• _SELECTED TEXT_:
>> Begin

The latest spasm of symbolism was triggered by the murder of nine black churchgoers in South Carolina, allegedly by a racist young man.
California politicians suddenly discovered a need to exorcise Confederate names from the state’s public places.
It was discovered that two Southern California schools had been named for Confederate Gen. Robert E. Lee, and newly elected state Sen. Steve Glazer responded with a bill aimed at erasing the names of Confederate leaders not only from schools, but all public facilities.
Democrat Glazer learned that the problem of glorifying the Confederacy, as he defined it, goes beyond two schools.
There is, for example, Fort Bragg, a small town on the Mendocino County coast named for Braxton Bragg, a U.S. Army officer who later became a general in the Confederate rebellion.
There’s also a neighborhood in Stockton, Lincoln Village, with some streets named for Confederate figures.
Glazer backtracked and agreed to take cities out of his bill, while telling Fort Bragg via letter it should change its name.
However, if he’s taking a moralistic stand, why exempt Fort Bragg from his measure’s mandatory provisions? Political expediency, it would seem.
And what about other prominent figures who have done things later deemed to be morally reprehensible?
Should the name of Gov. Earl Warren, who championed the confinement of Japanese Americans in concentration camps during World War II, be removed from many public facilities?
Republican Assemblyman James Gallagher raised the issue Tuesday, citing the “potential slippery slope here,” as the Assembly Judiciary Committee approved Glazer’s bill.
It’s a valid point. Once we start imposing censorship to enforce revisionist notions of moral impurity, where does it end?

>> End

• _WHAT YOU NEED TO DO_:
- A) Repeat everything in the passage on Confederate names from "It was discovered" down to "the Confederate rebellion.", word for word.
- B) Based on the passage on Confederate names, decide whether each statement is true. (i) Two Southern California schools had been named for Robert E. Lee. (ii) Glazer kept cities in his bill. (iii) James Gallagher is a Democrat. Answer yes or no for each, and quote the words from the passage that settle it.
- C) List every person mentioned by name in the passage on Confederate names.

[Stored records]

>> Begin

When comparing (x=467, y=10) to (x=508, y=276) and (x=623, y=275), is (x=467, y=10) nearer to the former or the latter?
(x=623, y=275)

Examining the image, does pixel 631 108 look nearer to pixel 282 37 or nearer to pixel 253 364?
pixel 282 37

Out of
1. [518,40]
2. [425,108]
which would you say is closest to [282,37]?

>> End

• _SOLUTIONS IN ORDER_:
- A)
It was discovered that two Southern California schools had been named for Confederate Gen. Robert E. Lee, and newly elected state Sen. Steve Glazer responded with a bill aimed at erasing the names of Confederate leaders not only from schools, but all public facilities.
Democrat Glazer learned that the problem of glorifying the Confederacy, as he defined it, goes beyond two schools.
There is, for example, Fort Bragg, a small town on the Mendocino County coast named for Braxton Bragg, a U.S. Army officer who later became a general in the Confederate rebellion.

- B)
(i) Yes: "two Southern California schools had been named for Confederate Gen. Robert E. Lee"
(ii) No: "Glazer backtracked and agreed to take cities out of his bill"
(iii) No: "Republican Assemblyman James Gallagher"

- C)
Robert E. Lee
Steve Glazer
Braxton Bragg
Earl Warren
James Gallagher